WHAT THE EXERCISE ASKS:
Omit the pictures, but give back every entry below exactly as written.

RAW DATA:
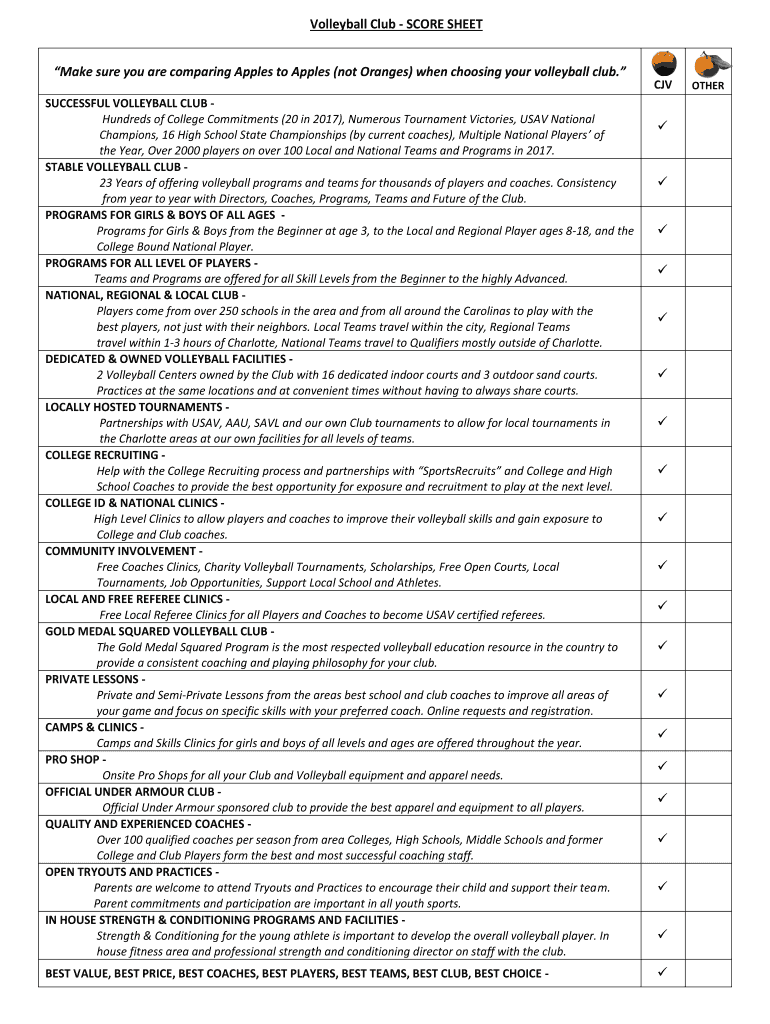 Volleyball Club - SCORE SHEET

| "Make sure you are comparing Apples to Apples (not Oranges) when choosing your volleyball club." | CJV | OTHER |
|---|---|---|
| SUCCESSFUL VOLLEYBALL CLUB - Hundreds of College Commitments (20 in 2017), Numerous Tournament Victories, USAV National Champions, 16 High School State Championships (by current coaches), Multiple National Players' of the Year, Over 2000 players on over 100 Local and National Teams and Programs in 2017. | ✓ | |
| STABLE VOLLEYBALL CLUB - 23 Years of offering volleyball programs and teams for thousands of players and coaches. Consistency from year to year with Directors, Coaches, Programs, Teams and Future of the Club. | ✓ | |
| PROGRAMS FOR GIRLS & BOYS OF ALL AGES - Programs for Girls & Boys from the Beginner at age 3, to the Local and Regional Player ages 8-18, and the College Bound National Player. | ✓ | |
| PROGRAMS FOR ALL LEVEL OF PLAYERS - Teams and Programs are offered for all Skill Levels from the Beginner to the highly Advanced. | ✓ | |
| NATIONAL, REGIONAL & LOCAL CLUB - Players come from over 250 schools in the area and from all around the Carolinas to play with the best players, not just with their neighbors. Local Teams travel within the city, Regional Teams travel within 1-3 hours of Charlotte, National Teams travel to Qualifiers mostly outside of Charlotte. | ✓ | |
| DEDICATED & OWNED VOLLEYBALL FACILITIES - 2 Volleyball Centers owned by the Club with 16 dedicated indoor courts and 3 outdoor sand courts. Practices at the same locations and at convenient times without having to always share courts. | ✓ | |
| LOCALLY HOSTED TOURNAMENTS - Partnerships with USAV, AAU, SAVL and our own Club tournaments to allow for local tournaments in the Charlotte areas at our own facilities for all levels of teams. | ✓ | |
| COLLEGE RECRUITING - Help with the College Recruiting process and partnerships with "SportsRecruits" and College and High School Coaches to provide the best opportunity for exposure and recruitment to play at the next level. | ✓ | |
| COLLEGE ID & NATIONAL CLINICS - High Level Clinics to allow players and coaches to improve their volleyball skills and gain exposure to College and Club coaches. | ✓ | |
| COMMUNITY INVOLVEMENT - Free Coaches Clinics, Charity Volleyball Tournaments, Scholarships, Free Open Courts, Local Tournaments, Job Opportunities, Support Local School and Athletes. | ✓ | |
| LOCAL AND FREE REFEREE CLINICS - Free Local Referee Clinics for all Players and Coaches to become USAV certified referees. | ✓ | |
| GOLD MEDAL SQUARED VOLLEYBALL CLUB - The Gold Medal Squared Program is the most respected volleyball education resource in the country to provide a consistent coaching and playing philosophy for your club. | ✓ | |
| PRIVATE LESSONS - Private and Semi-Private Lessons from the areas best school and club coaches to improve all areas of your game and focus on specific skills with your preferred coach. Online requests and registration. | ✓ | |
| CAMPS & CLINICS - Camps and Skills Clinics for girls and boys of all levels and ages are offered throughout the year. | ✓ | |
| PRO SHOP - Onsite Pro Shops for all your Club and Volleyball equipment and apparel needs. | ✓ | |
| OFFICIAL UNDER ARMOUR CLUB - Official Under Armour sponsored club to provide the best apparel and equipment to all players. | ✓ | |
| QUALITY AND EXPERIENCED COACHES - Over 100 qualified coaches per season from area Colleges, High Schools, Middle Schools and former College and Club Players form the best and most successful coaching staff. | ✓ | |
| OPEN TRYOUTS AND PRACTICES - Parents are welcome to attend Tryouts and Practices to encourage their child and support their team. Parent commitments and participation are important in all youth sports. | ✓ | |
| IN HOUSE STRENGTH & CONDITIONING PROGRAMS AND FACILITIES - Strength & Conditioning for the young athlete is important to develop the overall volleyball player. In house fitness area and professional strength and conditioning director on staff with the club. | ✓ | |
| BEST VALUE, BEST PRICE, BEST COACHES, BEST PLAYERS, BEST TEAMS, BEST CLUB, BEST CHOICE - | ✓ | |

RESPONSE FOR THIS EXERCISE:
 Volleyball Club - SCORE SHEET

| "Make sure you are comparing Apples to Apples (not Oranges) when choosing your volleyball club." | CJV | OTHER |
|---|---|---|
| SUCCESSFUL VOLLEYBALL CLUB - Hundreds of College Commitments (20 in 2017), Numerous Tournament Victories, USAV National Champions, 16 High School State Championships (by current coaches), Multiple National Players' of the Year, Over 2000 players on over 100 Local and National Teams and Programs in 2017. | ✓ | |
| STABLE VOLLEYBALL CLUB - 23 Years of offering volleyball programs and teams for thousands of players and coaches. Consistency from year to year with Directors, Coaches, Programs, Teams and Future of the Club. | ✓ | |
| PROGRAMS FOR GIRLS & BOYS OF ALL AGES - Programs for Girls & Boys from the Beginner at age 3, to the Local and Regional Player ages 8-18, and the College Bound National Player. | ✓ | |
| PROGRAMS FOR ALL LEVEL OF PLAYERS - Teams and Programs are offered for all Skill Levels from the Beginner to the highly Advanced. | ✓ | |
| NATIONAL, REGIONAL & LOCAL CLUB - Players come from over 250 schools in the area and from all around the Carolinas to play with the best players, not just with their neighbors. Local Teams travel within the city, Regional Teams travel within 1-3 hours of Charlotte, National Teams travel to Qualifiers mostly outside of Charlotte. | ✓ | |
| DEDICATED & OWNED VOLLEYBALL FACILITIES - 2 Volleyball Centers owned by the Club with 16 dedicated indoor courts and 3 outdoor sand courts. Practices at the same locations and at convenient times without having to always share courts. | ✓ | |
| LOCALLY HOSTED TOURNAMENTS - Partnerships with USAV, AAU, SAVL and our own Club tournaments to allow for local tournaments in the Charlotte areas at our own facilities for all levels of teams. | ✓ | |
| COLLEGE RECRUITING - Help with the College Recruiting process and partnerships with "SportsRecruits" and College and High School Coaches to provide the best opportunity for exposure and recruitment to play at the next level. | ✓ | |
| COLLEGE ID & NATIONAL CLINICS - High Level Clinics to allow players and coaches to improve their volleyball skills and gain exposure to College and Club coaches. | ✓ | |
| COMMUNITY INVOLVEMENT - Free Coaches Clinics, Charity Volleyball Tournaments, Scholarships, Free Open Courts, Local Tournaments, Job Opportunities, Support Local School and Athletes. | ✓ | |
| LOCAL AND FREE REFEREE CLINICS - Free Local Referee Clinics for all Players and Coaches to become USAV certified referees. | ✓ | |
| GOLD MEDAL SQUARED VOLLEYBALL CLUB - The Gold Medal Squared Program is the most respected volleyball education resource in the country to provide a consistent coaching and playing philosophy for your club. | ✓ | |
| PRIVATE LESSONS - Private and Semi-Private Lessons from the areas best school and club coaches to improve all areas of your game and focus on specific skills with your preferred coach. Online requests and registration. | ✓ | |
| CAMPS & CLINICS - Camps and Skills Clinics for girls and boys of all levels and ages are offered throughout the year. | ✓ | |
| PRO SHOP - Onsite Pro Shops for all your Club and Volleyball equipment and apparel needs. | ✓ | |
| OFFICIAL UNDER ARMOUR CLUB - Official Under Armour sponsored club to provide the best apparel and equipment to all players. | ✓ | |
| QUALITY AND EXPERIENCED COACHES - Over 100 qualified coaches per season from area Colleges, High Schools, Middle Schools and former College and Club Players form the best and most successful coaching staff. | ✓ | |
| OPEN TRYOUTS AND PRACTICES - Parents are welcome to attend Tryouts and Practices to encourage their child and support their team. Parent commitments and participation are important in all youth sports. | ✓ | |
| IN HOUSE STRENGTH & CONDITIONING PROGRAMS AND FACILITIES - Strength & Conditioning for the young athlete is important to develop the overall volleyball player. In house fitness area and professional strength and conditioning director on staff with the club. | ✓ | |
| BEST VALUE, BEST PRICE, BEST COACHES, BEST PLAYERS, BEST TEAMS, BEST CLUB, BEST CHOICE - | ✓ | |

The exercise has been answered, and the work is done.